Here are some important questions when you meet with a Private Midwife:
How long have you been a midwife for?
Experience is important, especially when you are employing a private midwife. If a junior midwife may be looking after you, you want to make sure she has a mentor to whom she refers. Midwives need to learn but they should be in a supportive environment when working in Private Midwifery.
Where has your experience mainly been – hospital or community?
A midwife who has worked extensively in the community is used to being independent and forming good networks for support in the community. She/he is not reliant others to make decisions for your care which is often the case in the hospital environment.
How many women do you take per month?
You want to make sure your midwife will be there for you and that she won’t be exhausted trying to juggle births, home and life. The recommended full caseload for a midwife (by the Australian College of Midwives ) is 4 women per month for 10 months of the year.
For homebirths – do you carry emergency drugs, oxygen and suction?
Every homebirth midwife or a midwife caring for you in labour at home should carry this equipment. The emergency drugs are those used in case you bleed following birth. She should also carry IV equipment in case you have a heavy loss requiring emergency fluids till you are transferred to hospital.
Do you work with a second registered health professional in homebirths? If not, who looks after me if you can’t be there?

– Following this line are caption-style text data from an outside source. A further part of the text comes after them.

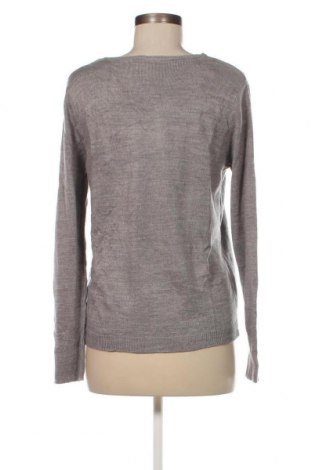 Dámský svetr Primark, Velikost M, Barva Šedá, Cena  89,00 Kč
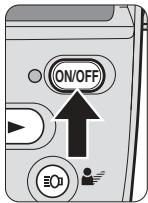 NIKON SU-800 - Using the SU-800 - 5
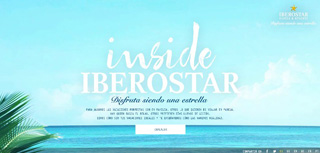 iberostar_Inside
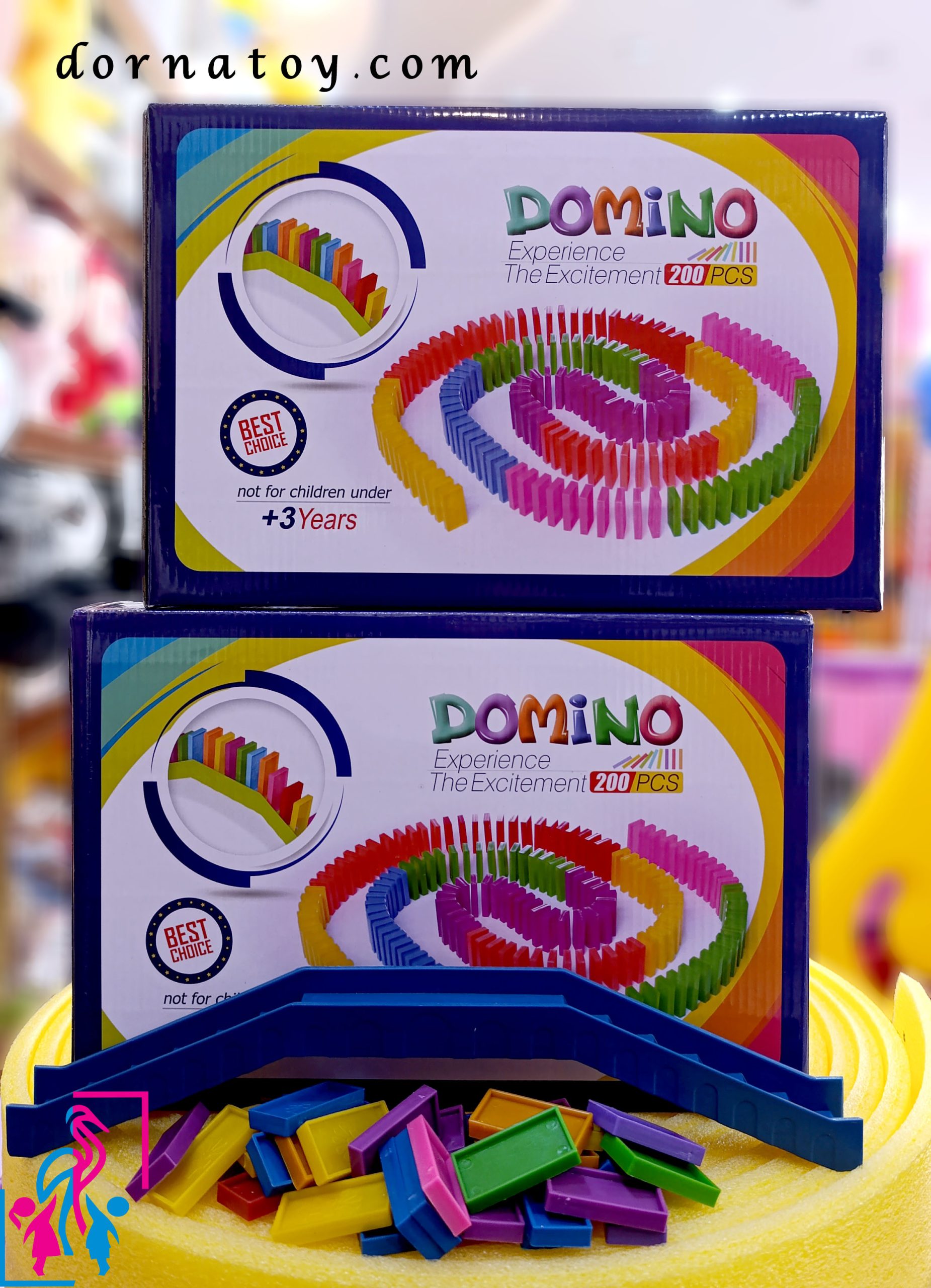 IMG_20251027_094748 copy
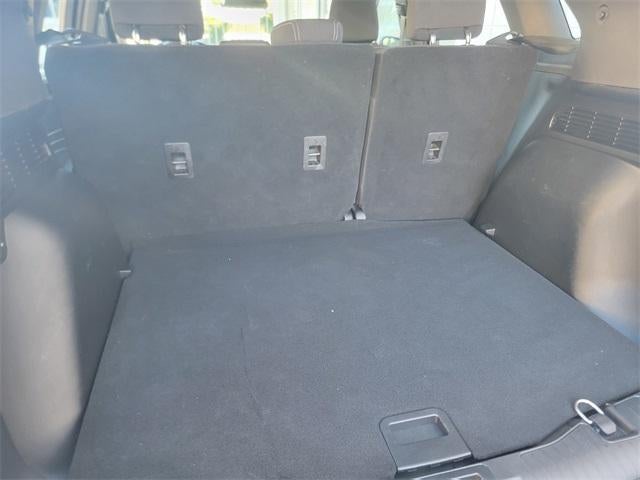 2023 Ford Escape Base FWD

The reason you are having a homebirth or a private midwife is so that you KNOW your carer. It is well researched that when you know and trust your midwife you are less likely to have any interventions and your labour will be shorter as you feel safe and secure with her/him. It is recommended by the Australian College of Midwives that for safety, a homebirth is attended by a midwife and registered health professional ~ in case of emergency. You also need to know your midwife’s back up person well so you feel safe and trusting with her also.
What skills and preparation do you include in your care/program?
You want to know that your midwife is experienced in “moving and shakin” to shift babies who are mal-positioned, that she/he will teach you breathing and meditation to prepare for birth (preparation of mind, baby and body) and that she refers to a number of health care professionals for optimal care during your pregnancy. You want to ensure your midwife is skilled and experienced with holistic tools and skills in preparation for labour, birth and parenting.
How much time do you spend with me antenatally, postnatally?
You want to feel listened to, supported and special. You want to know your midwife has time for you, for your questions and concerns. You also need to know how many home visits or clinic visits you can expect.
What is your epidural/intervention rate and why?
You are wanting to have a normal birth, that is why you’re seeking a private midwife. You need to know that she/he has statistics over the years that they have a minimal intervention rate and only use interventions when medically indicated, not because she/he is wanting to control or rush things along or simply doesn’t have the experience.
What is your caesarean rate?
This is most commonly asked in relation to an obstetrician, not a midwife but consider this ~ who looks after you in labour? Who’s experience, energy and hopefully intuition is guiding the labour and ensuring safety and ease through this natural physiological process? The midwife! Not the Obstetrician!The Obstetrician is the one who is called in when things have gone wrong and then, when nothing can be done to rectify a situation, then calls for a caesarean.
Since private midwives only look after low risk normal pregnancies, her/his outcome should be less than 3% ending in caesarean.
Who do you refer to when there is a medical concern?
You need to know whether you are going to be referred to a GP, Obstetrician or into the hospital so that you can be part of the decision as to where to go, who you would feel comfortable with. You need to know your midwife has an established referral system supporting her/his practice.